Problem
Can you recast the material below as a Markdown table with the columns Row and Line, covering everything from the line containing "Which of the elements" down to the line containing "is closest to" and skipping blank lines?

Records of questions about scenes

↓

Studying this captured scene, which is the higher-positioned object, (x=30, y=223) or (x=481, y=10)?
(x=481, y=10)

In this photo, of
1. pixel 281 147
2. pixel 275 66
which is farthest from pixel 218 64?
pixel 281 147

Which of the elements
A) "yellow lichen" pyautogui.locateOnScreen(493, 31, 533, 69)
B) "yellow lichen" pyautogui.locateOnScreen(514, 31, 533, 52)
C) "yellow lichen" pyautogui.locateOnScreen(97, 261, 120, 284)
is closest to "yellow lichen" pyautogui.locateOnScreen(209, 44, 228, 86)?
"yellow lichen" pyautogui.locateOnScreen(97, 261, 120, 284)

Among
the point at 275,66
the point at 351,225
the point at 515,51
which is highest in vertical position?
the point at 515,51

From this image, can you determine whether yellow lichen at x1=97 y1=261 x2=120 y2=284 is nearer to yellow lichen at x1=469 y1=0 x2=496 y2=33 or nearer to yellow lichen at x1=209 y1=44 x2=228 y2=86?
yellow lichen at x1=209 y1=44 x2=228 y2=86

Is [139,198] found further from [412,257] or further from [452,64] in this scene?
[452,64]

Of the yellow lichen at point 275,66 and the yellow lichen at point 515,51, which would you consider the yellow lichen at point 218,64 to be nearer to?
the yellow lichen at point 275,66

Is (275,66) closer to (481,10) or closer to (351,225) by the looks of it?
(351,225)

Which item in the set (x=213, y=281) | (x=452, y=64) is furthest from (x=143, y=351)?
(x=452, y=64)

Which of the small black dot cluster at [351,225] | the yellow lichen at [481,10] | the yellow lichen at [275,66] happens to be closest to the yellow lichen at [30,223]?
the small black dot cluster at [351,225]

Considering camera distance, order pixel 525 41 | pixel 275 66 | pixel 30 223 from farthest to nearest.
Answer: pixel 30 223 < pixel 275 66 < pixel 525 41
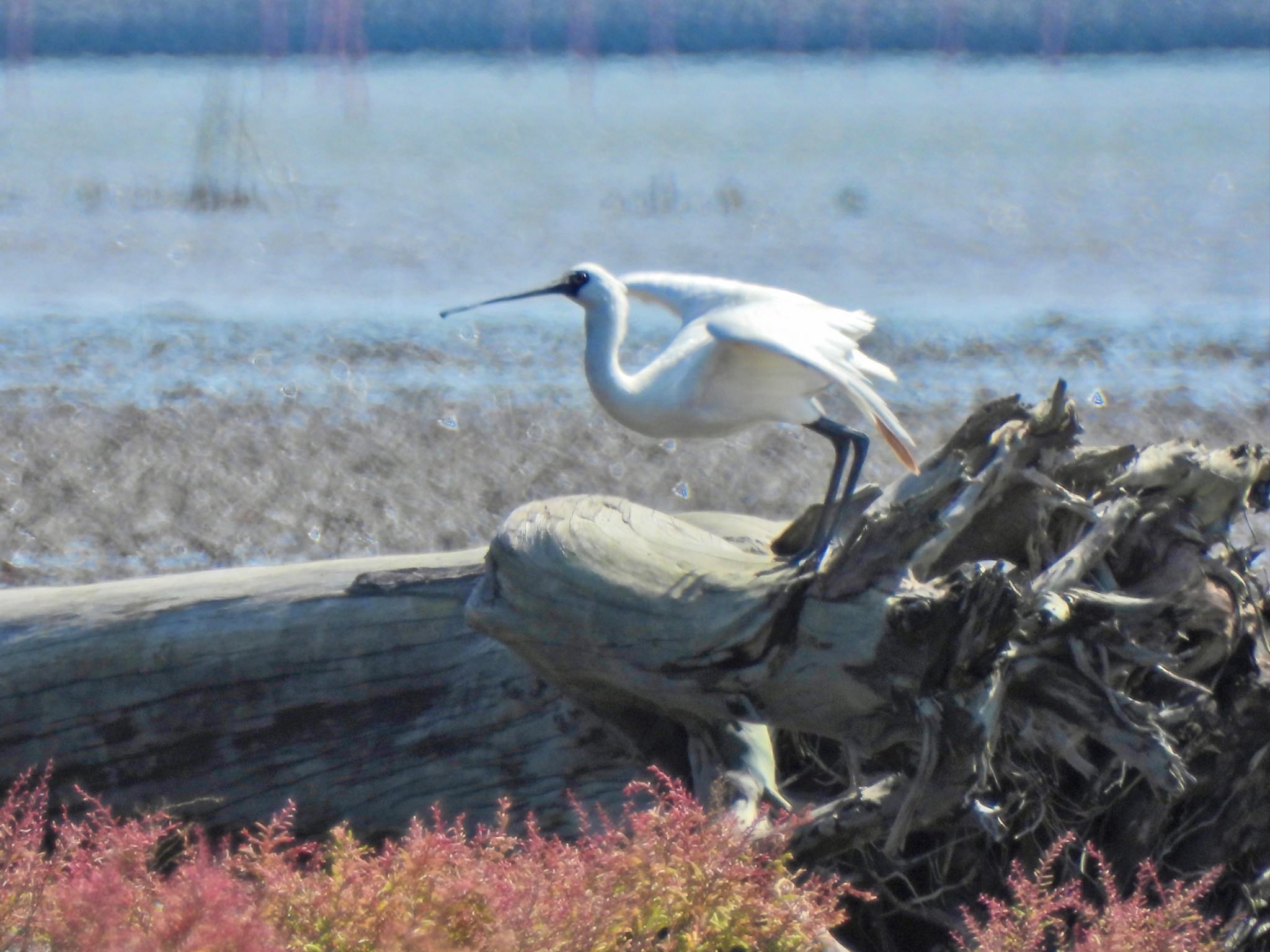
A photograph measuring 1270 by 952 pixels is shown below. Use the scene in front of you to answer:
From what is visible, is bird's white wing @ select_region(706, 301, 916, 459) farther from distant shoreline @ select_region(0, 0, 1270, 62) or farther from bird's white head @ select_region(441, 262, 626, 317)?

↑

Answer to the exercise
| Row | Line |
|---|---|
| 1 | Which of the elements |
| 2 | A) "yellow lichen" pyautogui.locateOnScreen(493, 31, 533, 69) |
| 3 | B) "yellow lichen" pyautogui.locateOnScreen(514, 31, 533, 52) |
| 4 | C) "yellow lichen" pyautogui.locateOnScreen(97, 261, 120, 284) |
| 5 | is closest to "yellow lichen" pyautogui.locateOnScreen(209, 44, 228, 86)? |